Я шел на юго-восток по неровной местности, полной ущелий и зеленых холмов, больших рек и одиноких домов, пока не добрался до озера Айсфут. Поглядев с берега озера на юг, я увидел свет и узнал его — белая окраска неба, блеск далекого ледника. Там был Лед.
Эстра очень древний поселок. Его очаг и другие здания построены из серого камня, вырубленного в скале, на которой он стоит. Все здесь уныло и полно звуков ветра.
Я постучал, дверь открыли. Я сказал:
— Прошу гостеприимства домейна. Я был другом Терема из Эстре.
Открывший, серьезный юноша девятнадцати-двадцати лет, молча выслушал мои слова и впустил меня в Очаг. Он провел меня в умывальную, потом на кухню. Убедившись, что гость умылся и поел, он отвел меня в спальню. Отсюда из узкого окна было видно озеро и серый лес торе, лежавший между Эстра и Стоком: унылые земли, унылый дом. В глубоком очаге гудел огонь, давая, как всегда, больше света для глаз, чем тепла для тела, потому что каменные стены, пол и ветры, дующие со льда, уносили большую часть тепла. Но я не чувствовал холода, как в первые два года пребывания на Зиме, я уже достаточно долго прожил в этом холодном мире.
Через час юноша (у него была девичья стройность и тонкость взглядов и движений, но девушка не может хранить такого угрюмого молчания) пришел и сказал, что лорд Эстре примет меня, если я хочу этого. Я пошел за ним по длинным коридорам, где началась какая-то игра в прятки. Дети пробегали мимо нас, натыкались на нас и вскрикивали от возбуждения. Более старшие, как тени, скользили от двери к двери, зажав руками рот, чтобы не рассмеяться. Один толстый малыш лет пяти или шести, отскочил от моих ног, потом схватил меня за руку.
— Сорве! — пропищал он, глядя на меня широко раскрытыми глазами. — Сорве, я иду прятаться в пивоварню.
Он унесся, как круглый камень из пращи. Юноша Сорве, ничуть не расстроившись, повел меня дальше и привел наконец во Внутренний Очаг к лорду Эстра.
Эсвана Харт рем ир Эстравен был старик, которому было далеко за семьдесят, с изувеченными артритом ногами. Он прямо сидел у огня в кресле на колесиках. Лицо у него было широкое, притупленное и изношенное временем, как обветренная скала — спокойное лицо, ужасающе спокойное.
— Вы посланник Дженри Ай?
— Да.
Он смотрел на меня, а я на него. Терем был сыном этого старца. Терем, младший из сыновей, а старший Арек, тот самый, чей голос слышал он, когда я мысленно говорил с ним. Оба они теперь мертвы. Я не смог увидеть ничего знакомого в этом изношенном, спокойном и жестком лице.
Конечно, поездка в Эстра глупая затея, и я зря надеялся на утешение. Утешения нет и не будет. И разве может моя поездка на родину друга, в места, где он провел детство, успокоить угрызения совести? Ничего изменить нельзя. Но мой приход в Эстра имел и другую цель.

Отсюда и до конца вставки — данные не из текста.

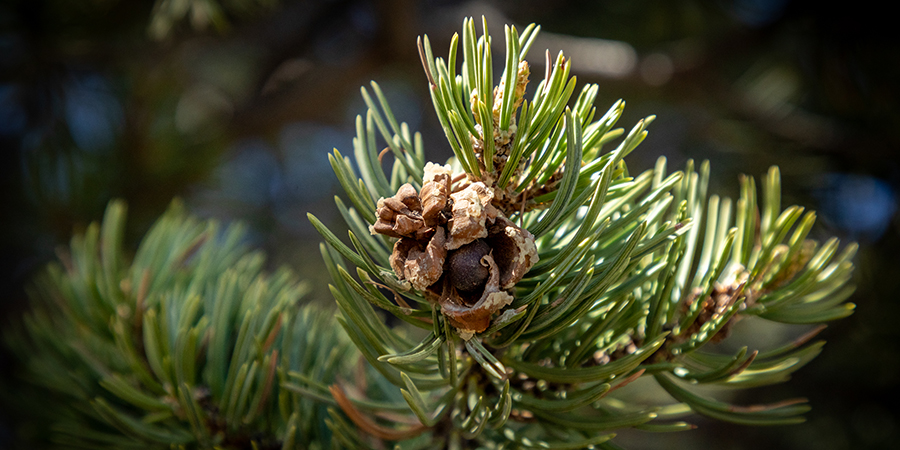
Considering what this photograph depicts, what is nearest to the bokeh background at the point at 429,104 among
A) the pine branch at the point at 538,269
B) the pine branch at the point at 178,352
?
the pine branch at the point at 178,352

— Я провел с вашим сыном последние месяцы его жизни. Я был с ним, когда он умер. У меня с собой его дневник. И если вы хотите, чтобы я рассказал… — Выражение лица старика не изменилось, оно осталось спокойным, но юноша неожиданно вышел из тени, в которой стоял, и хрипло произнес:
— В Эрхенранге его называли Эстравеном-предателем.
Старший лорд посмотрел на юношу, потом на меня.

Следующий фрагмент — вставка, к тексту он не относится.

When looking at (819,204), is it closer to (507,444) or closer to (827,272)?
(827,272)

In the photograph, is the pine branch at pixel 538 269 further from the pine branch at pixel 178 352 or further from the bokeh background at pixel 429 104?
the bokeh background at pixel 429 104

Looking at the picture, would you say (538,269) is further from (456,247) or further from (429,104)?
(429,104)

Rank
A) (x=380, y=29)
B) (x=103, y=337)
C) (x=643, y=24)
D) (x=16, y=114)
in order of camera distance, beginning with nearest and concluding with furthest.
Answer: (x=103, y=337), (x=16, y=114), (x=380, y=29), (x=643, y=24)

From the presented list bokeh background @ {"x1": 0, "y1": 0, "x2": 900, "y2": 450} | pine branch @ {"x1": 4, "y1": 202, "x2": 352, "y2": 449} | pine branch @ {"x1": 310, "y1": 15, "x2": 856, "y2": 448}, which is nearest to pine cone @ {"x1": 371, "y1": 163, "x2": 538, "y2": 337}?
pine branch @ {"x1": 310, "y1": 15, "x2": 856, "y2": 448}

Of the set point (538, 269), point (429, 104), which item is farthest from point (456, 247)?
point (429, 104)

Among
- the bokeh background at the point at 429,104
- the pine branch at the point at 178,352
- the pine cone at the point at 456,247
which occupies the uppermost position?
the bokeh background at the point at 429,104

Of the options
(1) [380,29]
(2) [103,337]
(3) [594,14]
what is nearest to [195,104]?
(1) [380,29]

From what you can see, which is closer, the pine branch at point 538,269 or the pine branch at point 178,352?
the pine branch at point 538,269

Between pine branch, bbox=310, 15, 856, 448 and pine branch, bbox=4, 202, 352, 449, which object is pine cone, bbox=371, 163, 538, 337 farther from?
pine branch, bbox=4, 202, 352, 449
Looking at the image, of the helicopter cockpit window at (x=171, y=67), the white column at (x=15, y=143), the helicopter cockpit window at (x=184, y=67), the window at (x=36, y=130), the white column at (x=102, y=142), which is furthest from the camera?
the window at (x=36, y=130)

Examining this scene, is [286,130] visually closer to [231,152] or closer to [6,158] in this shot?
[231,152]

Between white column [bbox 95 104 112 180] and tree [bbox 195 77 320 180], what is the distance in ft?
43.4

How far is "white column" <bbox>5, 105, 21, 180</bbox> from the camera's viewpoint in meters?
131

— Это Сорве Харт, — сказал он, — наследник Эстра, сын моего сына.
Я хорошо знал, что тут нет запрета на кровосмешение. Но мне, землянину, страшно было узнать черты друга в этом юноше. Когда я заговорил, голос мой звучал неуверенно:
— Король отменил указ. Терем не был предателем. Какая разница, как называют его глупцы?
Старый лорд медленно и ровно кивнул.
— Есть разница, — сказал он.
— Вы с ним пересекли Лед Гобрина? — задал вопрос юноша.
— Да.
— Я хотел бы услышать рассказ об этом, господин Посланник, — очень спокойно сказал старый Эстравен.
А юноша, сын Терема, запинаясь, воскликнул:
— Расскажите, как он умер, и о других мирах среди звезд, и о других людях, и о другой жизни!